- DATASET RECORDS:
----
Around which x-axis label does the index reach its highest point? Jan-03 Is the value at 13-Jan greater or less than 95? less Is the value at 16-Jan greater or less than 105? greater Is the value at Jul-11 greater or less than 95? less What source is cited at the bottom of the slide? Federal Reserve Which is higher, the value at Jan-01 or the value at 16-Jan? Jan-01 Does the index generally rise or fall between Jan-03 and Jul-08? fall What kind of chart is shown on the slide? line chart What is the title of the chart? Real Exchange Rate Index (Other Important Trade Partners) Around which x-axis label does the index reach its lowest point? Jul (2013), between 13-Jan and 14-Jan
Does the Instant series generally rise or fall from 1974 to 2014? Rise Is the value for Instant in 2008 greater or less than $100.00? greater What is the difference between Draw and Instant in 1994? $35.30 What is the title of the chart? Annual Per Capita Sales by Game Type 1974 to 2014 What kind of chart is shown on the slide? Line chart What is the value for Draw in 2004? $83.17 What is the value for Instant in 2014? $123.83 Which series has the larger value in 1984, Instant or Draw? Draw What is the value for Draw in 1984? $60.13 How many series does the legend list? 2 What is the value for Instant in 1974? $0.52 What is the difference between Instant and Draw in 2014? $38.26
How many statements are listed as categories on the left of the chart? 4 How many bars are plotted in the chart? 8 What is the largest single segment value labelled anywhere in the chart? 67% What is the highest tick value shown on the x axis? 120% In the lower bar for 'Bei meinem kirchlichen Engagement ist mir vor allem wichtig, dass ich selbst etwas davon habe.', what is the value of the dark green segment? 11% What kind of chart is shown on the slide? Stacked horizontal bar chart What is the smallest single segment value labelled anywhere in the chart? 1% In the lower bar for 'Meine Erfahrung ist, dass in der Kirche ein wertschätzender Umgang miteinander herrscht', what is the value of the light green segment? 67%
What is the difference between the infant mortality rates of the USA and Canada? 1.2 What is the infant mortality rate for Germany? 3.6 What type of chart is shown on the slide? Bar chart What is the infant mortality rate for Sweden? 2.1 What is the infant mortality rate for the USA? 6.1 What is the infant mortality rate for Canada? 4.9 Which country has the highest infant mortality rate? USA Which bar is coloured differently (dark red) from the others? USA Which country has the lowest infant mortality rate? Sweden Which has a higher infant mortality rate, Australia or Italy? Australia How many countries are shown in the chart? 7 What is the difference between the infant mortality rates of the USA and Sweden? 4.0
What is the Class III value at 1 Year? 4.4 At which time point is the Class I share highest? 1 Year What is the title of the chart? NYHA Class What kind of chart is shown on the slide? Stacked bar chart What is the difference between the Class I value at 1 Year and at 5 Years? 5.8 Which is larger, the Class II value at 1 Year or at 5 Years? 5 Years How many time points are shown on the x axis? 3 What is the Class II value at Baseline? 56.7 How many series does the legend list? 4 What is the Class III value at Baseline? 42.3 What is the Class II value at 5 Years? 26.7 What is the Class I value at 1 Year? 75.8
----
- EXERCISE DETAILS: Retype all five lines of the material above word for word, keeping every line in its original order.

- OUTPUT BELOW:
Around which x-axis label does the index reach its highest point? Jan-03 Is the value at 13-Jan greater or less than 95? less Is the value at 16-Jan greater or less than 105? greater Is the value at Jul-11 greater or less than 95? less What source is cited at the bottom of the slide? Federal Reserve Which is higher, the value at Jan-01 or the value at 16-Jan? Jan-01 Does the index generally rise or fall between Jan-03 and Jul-08? fall What kind of chart is shown on the slide? line chart What is the title of the chart? Real Exchange Rate Index (Other Important Trade Partners) Around which x-axis label does the index reach its lowest point? Jul (2013), between 13-Jan and 14-Jan
Does the Instant series generally rise or fall from 1974 to 2014? Rise Is the value for Instant in 2008 greater or less than $100.00? greater What is the difference between Draw and Instant in 1994? $35.30 What is the title of the chart? Annual Per Capita Sales by Game Type 1974 to 2014 What kind of chart is shown on the slide? Line chart What is the value for Draw in 2004? $83.17 What is the value for Instant in 2014? $123.83 Which series has the larger value in 1984, Instant or Draw? Draw What is the value for Draw in 1984? $60.13 How many series does the legend list? 2 What is the value for Instant in 1974? $0.52 What is the difference between Instant and Draw in 2014? $38.26
How many statements are listed as categories on the left of the chart? 4 How many bars are plotted in the chart? 8 What is the largest single segment value labelled anywhere in the chart? 67% What is the highest tick value shown on the x axis? 120% In the lower bar for 'Bei meinem kirchlichen Engagement ist mir vor allem wichtig, dass ich selbst etwas davon habe.', what is the value of the dark green segment? 11% What kind of chart is shown on the slide? Stacked horizontal bar chart What is the smallest single segment value labelled anywhere in the chart? 1% In the lower bar for 'Meine Erfahrung ist, dass in der Kirche ein wertschätzender Umgang miteinander herrscht', what is the value of the light green segment? 67%
What is the difference between the infant mortality rates of the USA and Canada? 1.2 What is the infant mortality rate for Germany? 3.6 What type of chart is shown on the slide? Bar chart What is the infant mortality rate for Sweden? 2.1 What is the infant mortality rate for the USA? 6.1 What is the infant mortality rate for Canada? 4.9 Which country has the highest infant mortality rate? USA Which bar is coloured differently (dark red) from the others? USA Which country has the lowest infant mortality rate? Sweden Which has a higher infant mortality rate, Australia or Italy? Australia How many countries are shown in the chart? 7 What is the difference between the infant mortality rates of the USA and Sweden? 4.0
What is the Class III value at 1 Year? 4.4 At which time point is the Class I share highest? 1 Year What is the title of the chart? NYHA Class What kind of chart is shown on the slide? Stacked bar chart What is the difference between the Class I value at 1 Year and at 5 Years? 5.8 Which is larger, the Class II value at 1 Year or at 5 Years? 5 Years How many time points are shown on the x axis? 3 What is the Class II value at Baseline? 56.7 How many series does the legend list? 4 What is the Class III value at Baseline? 42.3 What is the Class II value at 5 Years? 26.7 What is the Class I value at 1 Year? 75.8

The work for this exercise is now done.